#### TEXT
*-*-*

To the editor: This week, Children’s Hospital Los Angeles (CHLA) decided to pause starting gender-affirming care for patients under 19. The move is in response to a recent presidential executive order, as CHLA seeks to fully grasp its implications.
As specialists in pediatrics, psychiatry, and obstetrics and gynecology, we’re deeply concerned about the potential fallout of halting such essential care.
Research paints a stark picture: Transgender and gender-diverse youth face higher rates of depression and suicide compared to their peers. Gender-affirming care can significantly reduce these preventable tragedies. CHLA has long been a leader in this field, and the decision to pause this critical care seems to send a problematic signal—that children’s health can be swayed by politics rather than guided by the expertise of medical professionals who see their needs daily.
We urge CHLA to champion the needs of their patients and the broader community by reinstating immediate access to this crucial, life-saving care for transgender and gender-diverse youth.
Mahima Iyengar, M.D., Los Angeles
Briah Fischer, M.D., Los Angeles
Andrea Soto López, M.D., Los Angeles
Frances Gill, M.D., Los Angeles
To the editor: As a physician, I’m deeply troubled by CHLA’s choice to stop providing gender-affirming care to patients under 19. This concern is only deepened by reports from The Times pointing to unidentified “hospital officials” as the source of this decision.
Who’s responsible for this choice? Hospital administrators, unlike doctors, aren’t bound by the Hippocratic oath. We need transparency and accountability here. The CEO should publicly clarify and justify this decision. If medical professionals are being hindered from doing their jobs, leadership owes a defense of their actions.
Isn’t leadership the very reason for those high salaries?
I understand worries about potential federal funding cuts, but currently, there’s no formal federal directive in place. It’s concerning that a hypothetical risk is being chosen over the real and present harm faced by patients.

*-*-*

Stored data
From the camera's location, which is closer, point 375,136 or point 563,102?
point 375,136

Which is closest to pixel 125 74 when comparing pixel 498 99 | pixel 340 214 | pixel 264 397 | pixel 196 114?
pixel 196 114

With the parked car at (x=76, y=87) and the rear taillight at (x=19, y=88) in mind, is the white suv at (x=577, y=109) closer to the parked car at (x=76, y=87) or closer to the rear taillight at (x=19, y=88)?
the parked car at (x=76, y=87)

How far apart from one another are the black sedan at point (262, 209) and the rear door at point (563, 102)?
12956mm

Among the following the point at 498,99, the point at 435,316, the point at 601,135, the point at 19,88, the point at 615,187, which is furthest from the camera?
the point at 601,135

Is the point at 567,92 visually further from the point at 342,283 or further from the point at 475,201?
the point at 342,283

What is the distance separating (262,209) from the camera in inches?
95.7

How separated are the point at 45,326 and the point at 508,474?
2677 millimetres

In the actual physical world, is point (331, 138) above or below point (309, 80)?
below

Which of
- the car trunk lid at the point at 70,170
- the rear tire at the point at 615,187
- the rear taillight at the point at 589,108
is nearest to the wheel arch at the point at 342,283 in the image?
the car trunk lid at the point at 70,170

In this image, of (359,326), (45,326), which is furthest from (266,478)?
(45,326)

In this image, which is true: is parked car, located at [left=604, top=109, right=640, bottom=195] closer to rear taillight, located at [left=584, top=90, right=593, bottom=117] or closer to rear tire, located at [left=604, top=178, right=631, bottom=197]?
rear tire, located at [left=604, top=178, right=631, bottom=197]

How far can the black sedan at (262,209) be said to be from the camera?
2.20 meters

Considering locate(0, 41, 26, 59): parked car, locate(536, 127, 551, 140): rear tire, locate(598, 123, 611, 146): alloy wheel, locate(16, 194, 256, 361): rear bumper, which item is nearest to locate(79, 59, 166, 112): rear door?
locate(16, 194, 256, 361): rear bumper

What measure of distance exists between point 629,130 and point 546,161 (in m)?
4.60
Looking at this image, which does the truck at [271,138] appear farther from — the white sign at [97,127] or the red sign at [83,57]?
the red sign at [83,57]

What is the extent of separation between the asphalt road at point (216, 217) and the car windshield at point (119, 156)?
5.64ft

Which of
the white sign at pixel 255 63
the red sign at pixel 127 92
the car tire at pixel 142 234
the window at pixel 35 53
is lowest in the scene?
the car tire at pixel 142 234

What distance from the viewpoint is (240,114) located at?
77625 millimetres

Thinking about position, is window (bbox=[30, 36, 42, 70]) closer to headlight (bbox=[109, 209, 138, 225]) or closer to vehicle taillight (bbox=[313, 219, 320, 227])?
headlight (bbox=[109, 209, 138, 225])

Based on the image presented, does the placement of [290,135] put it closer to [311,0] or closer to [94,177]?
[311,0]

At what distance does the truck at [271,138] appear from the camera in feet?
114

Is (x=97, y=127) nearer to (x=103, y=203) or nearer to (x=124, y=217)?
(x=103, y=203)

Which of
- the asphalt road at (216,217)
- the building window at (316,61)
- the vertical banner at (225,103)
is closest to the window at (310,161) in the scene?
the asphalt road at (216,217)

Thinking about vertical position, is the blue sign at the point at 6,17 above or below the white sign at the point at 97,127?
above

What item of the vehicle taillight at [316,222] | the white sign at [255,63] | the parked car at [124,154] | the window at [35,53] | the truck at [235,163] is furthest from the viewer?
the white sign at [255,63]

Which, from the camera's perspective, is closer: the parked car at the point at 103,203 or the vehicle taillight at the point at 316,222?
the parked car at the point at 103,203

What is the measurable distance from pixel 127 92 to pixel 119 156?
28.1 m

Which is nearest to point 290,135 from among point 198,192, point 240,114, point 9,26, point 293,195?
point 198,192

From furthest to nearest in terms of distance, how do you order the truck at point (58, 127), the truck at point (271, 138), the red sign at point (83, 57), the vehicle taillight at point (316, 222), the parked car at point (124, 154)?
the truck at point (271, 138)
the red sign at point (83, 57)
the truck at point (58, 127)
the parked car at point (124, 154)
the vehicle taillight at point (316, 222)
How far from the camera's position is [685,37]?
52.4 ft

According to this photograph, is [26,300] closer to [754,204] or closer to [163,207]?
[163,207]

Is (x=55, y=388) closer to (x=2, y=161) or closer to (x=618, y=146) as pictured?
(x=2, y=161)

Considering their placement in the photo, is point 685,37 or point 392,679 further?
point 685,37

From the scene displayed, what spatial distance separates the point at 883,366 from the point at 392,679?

*-*-*

#### WORK TASK 1
Copy the letters about CHLA's pause, starting with "I understand worries" and going on through "faced by patients.", but put "speculative" in place of "hypothetical".
#### WORK TASK 2
Answer these questions from the letters about CHLA's pause.
(a) Patients under what age are affected by the pause?
(b) What prompted CHLA's move?
(c) According to reports from The Times, who was the source of the decision?

#### EXERCISE OUTPUT 1
I understand worries about potential federal funding cuts, but currently, there’s no formal federal directive in place. It’s concerning that a speculative risk is being chosen over the real and present harm faced by patients.

#### EXERCISE OUTPUT 2
(a) Under 19.
(b) A recent presidential executive order.
(c) Unidentified "hospital officials."